Claudia Cristina dos S. Abrosio, Vitória Machado de Madureira / Tributário

03 de maio de 2024

Por Claudia Abrosio e Vitória Machado de Madureira

Observando os atuais padrões de consumo e os avanços tecnológicos, a cada ano, a capacidade de regeneração dos recursos naturais pela Terra diminui e o "dia da sobrecarga" se aproxima. Nessa velocidade, para atender às demandas de consumo da humanidade, estima-se ser necessário cerca de 1,7 planetas1.

Esse cenário merece atenção especial do Poder Público e da sociedade, no intuito de promover ações que acompanhem as necessidades do mercado globalizado e as suas inovações, em conjunto com mecanismos que contribuam verdadeiramente com a evolução de práticas sustentáveis.
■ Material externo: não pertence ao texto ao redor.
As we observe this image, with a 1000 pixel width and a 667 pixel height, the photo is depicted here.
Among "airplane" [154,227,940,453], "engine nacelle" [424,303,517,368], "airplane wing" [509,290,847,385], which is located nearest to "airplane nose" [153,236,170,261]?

Nesse contexto, a preocupação com a exploração dos recursos naturais teve seu marco, ainda que tímido, na Constituição Federal (CF) de 1934, a qual trouxe disposições sobre a proteção às belezas naturais e a competência concorrente à União e aos Estados para assegurá-las.

Com a CF de 1988 (art. 225), assegurou-se o direito ao meio ambiente ecologicamente equilibrado como um bem de uso comum da sociedade, e se implementou, em contrapartida, o dever de preservação não somente pela sociedade, mas também pelo Poder Público, que pode exercê-lo por meio da interdisciplinaridade entre as políticas públicas e fiscais.
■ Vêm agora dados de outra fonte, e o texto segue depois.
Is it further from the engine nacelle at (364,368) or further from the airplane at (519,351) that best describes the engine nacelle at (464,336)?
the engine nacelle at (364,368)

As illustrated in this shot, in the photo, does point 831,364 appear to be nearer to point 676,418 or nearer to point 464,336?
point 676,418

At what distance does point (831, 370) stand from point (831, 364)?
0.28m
No âmbito do Direito Tributário, a instituição e a arrecadação de tributos têm por função principal angariar fundos para a concretização das atividades pela Administração Pública.

No entanto, por meio do mecanismo extrafiscal, é possível que determinados tributos tenham finalidade diversa da arrecadatória, com o principal objetivo de induzir ou inibir ações prestigiadas na Lei Maior, compreendendo, por exemplo, o meio ambiente.
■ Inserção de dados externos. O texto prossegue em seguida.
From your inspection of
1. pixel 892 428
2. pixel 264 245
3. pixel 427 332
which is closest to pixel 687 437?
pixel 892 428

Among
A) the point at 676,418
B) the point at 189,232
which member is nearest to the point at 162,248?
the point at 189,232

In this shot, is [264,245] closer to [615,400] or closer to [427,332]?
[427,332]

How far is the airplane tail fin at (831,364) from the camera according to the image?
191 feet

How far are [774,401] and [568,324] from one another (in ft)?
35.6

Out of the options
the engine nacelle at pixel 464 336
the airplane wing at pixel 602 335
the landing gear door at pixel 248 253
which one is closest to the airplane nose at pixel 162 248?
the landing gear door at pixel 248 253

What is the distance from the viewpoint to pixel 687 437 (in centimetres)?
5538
Na prática, a extrafiscalidade pode ser inserida de diversas formas: instituição e graduação de tributos, técnicas de progressividade e diferenciação de alíquotas, concessão de isenções e outros incentivos fiscais.

Nesse contexto, a seletividade é regra constitucional e representa um critério de tributação que age por meio da discriminação ou de um sistema de alíquotas diferenciadas, de acordo com a espécie do produto e o seu impacto.

A tributação extrafiscal ambiental não é novidade no Brasil. Por exemplo, de acordo com o art. 153, §3°, da CF, o IPI será seletivo em função da essencialidade do produto. O ICMS, por outro lado, a partir das mercadorias e dos serviços, com base no art. 155, §2°, III.

Nos debates da reforma tributária, a EC nº 132, de 20.12.23, trouxe uma interessante reflexão nesse sentido ao instituir a progressividade de alíquotas do IPVA, conforme art. 155, §6º, II, mediante a instituição de alíquotas diferenciadas em função do tipo, do valor, da utilização e do impacto ambiental, fator este que tem trazido o desenvolvimento de programas automotivos interessantes, como o caso do Programa MOVER, que prevê alguns benefícios de IPI e Imposto de Importação.

Outra novidade curiosa é a instituição do Imposto Seletivo (IS). Previsto no art. 153, VIII, o "imposto sobre o pecado" estende a incidência da seletividade para a produção e a comercialização dos bens ou serviços prejudiciais à saúde e ao meio ambiente como um todo, com a finalidade de desestimular o consumo.

Nessa toada, o Projeto de Lei Complementar (PLP) nº 29, apresentado no dia 19.03.24 e ainda pendente de análise das Comissões na Câmara dos Deputados, objetiva a regulamentação do IS no tocante ao seu caráter extrafiscal, além de regulamentar os procedimentos gerais para sua instituição.

Referido projeto assegura, dentre outros pontos, nos termos do seu art. 4º, que as alíquotas serão instituídas a cada um dos produtos e serviços ou seus respectivos grupos, a serem definidos em Lei Ordinária específica, de acordo com sua essencialidade e o grau de nocividade à saúde e ao meio ambiente. A aplicação, como já era o esperado, será faseada e gradual durante o período de 2027 e 2033, sendo assegurada a não incidência do IS em sua própria base de cálculo e a sua não-cumulatividade.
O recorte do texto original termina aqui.